For tracking purists, our proposal that the tracking system occasionally outsources help from the oculomotor system may seem unsettling, but this practice of relying on eye movements to help resolve moment-by-moment behavioral crises is very likely the perceptual rule rather than the exception. Real-world perception happens at a frenzied pace; problems arise, and solutions are found, perhaps many times each second. Information from the selective allocation of gaze is probably an important part of many of these solutions. Even the coordination of very simple perceptual-motor tasks, such as making a peanut butter and jelly sandwich (Land & Hayhoe,
2001), is sufficiently computationally demanding so as to require gaze to be directed to objects just moments before they are manually manipulated (see also Land, Mennie, & Rusted,
1999).

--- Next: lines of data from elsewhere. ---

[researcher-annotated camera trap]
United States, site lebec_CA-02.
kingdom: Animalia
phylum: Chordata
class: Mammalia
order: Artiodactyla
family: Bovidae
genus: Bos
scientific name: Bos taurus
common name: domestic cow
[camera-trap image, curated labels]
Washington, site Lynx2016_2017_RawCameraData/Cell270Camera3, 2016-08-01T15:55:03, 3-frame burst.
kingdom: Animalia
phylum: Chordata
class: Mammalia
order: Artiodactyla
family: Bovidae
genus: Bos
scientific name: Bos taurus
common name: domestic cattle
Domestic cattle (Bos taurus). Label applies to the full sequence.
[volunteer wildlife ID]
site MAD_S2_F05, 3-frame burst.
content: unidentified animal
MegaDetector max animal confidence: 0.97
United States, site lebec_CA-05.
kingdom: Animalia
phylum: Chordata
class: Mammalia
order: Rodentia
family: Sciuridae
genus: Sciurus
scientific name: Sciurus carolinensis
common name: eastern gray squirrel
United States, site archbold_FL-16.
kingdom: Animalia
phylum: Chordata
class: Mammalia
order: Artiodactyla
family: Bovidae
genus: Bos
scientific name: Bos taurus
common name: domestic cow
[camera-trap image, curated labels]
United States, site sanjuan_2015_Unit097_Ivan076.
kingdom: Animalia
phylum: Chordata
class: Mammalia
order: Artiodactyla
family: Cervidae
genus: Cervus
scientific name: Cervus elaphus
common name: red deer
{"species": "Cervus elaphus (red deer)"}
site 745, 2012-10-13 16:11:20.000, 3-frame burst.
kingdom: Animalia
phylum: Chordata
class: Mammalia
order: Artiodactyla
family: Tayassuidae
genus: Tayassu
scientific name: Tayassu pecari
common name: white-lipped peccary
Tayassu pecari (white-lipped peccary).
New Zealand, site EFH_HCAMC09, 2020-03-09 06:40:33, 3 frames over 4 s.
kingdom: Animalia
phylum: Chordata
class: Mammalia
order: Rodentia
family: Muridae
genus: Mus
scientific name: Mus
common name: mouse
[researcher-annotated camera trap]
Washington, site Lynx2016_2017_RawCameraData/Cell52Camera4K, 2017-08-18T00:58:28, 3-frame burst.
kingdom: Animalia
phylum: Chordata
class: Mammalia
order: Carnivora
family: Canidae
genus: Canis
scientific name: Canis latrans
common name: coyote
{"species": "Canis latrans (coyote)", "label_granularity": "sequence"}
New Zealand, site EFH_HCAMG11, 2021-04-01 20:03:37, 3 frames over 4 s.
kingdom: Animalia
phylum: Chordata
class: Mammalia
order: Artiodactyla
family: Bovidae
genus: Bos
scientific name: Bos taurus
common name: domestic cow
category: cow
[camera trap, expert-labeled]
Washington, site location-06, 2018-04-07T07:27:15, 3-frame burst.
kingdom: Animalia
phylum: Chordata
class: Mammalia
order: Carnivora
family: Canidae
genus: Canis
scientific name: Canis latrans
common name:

Hayhoe and colleagues referred to these behaviors as “just in time” fixations, in recognition of the fact that these fixations acquire information to be used in the solution of an immediate perceptual problem (Aivar, Hayhoe, Chizk, & Mruczek,
2005; Ballard, Hayhoe, & Pelz,
1995; Droll, Hayhoe, Triesch, & Sullivan,
2005; Hayhoe, Bensinger, & Ballard,
1998; Hayhoe, Shrivastava, Mruczek, & Pelz,
2003; see Hayhoe & Ballard,
2005, for a review). In this sense, rescue saccades are just another example (albeit a very good one) of “just in time” gaze behavior, one tailored to a problem commonly encountered in a MOT task.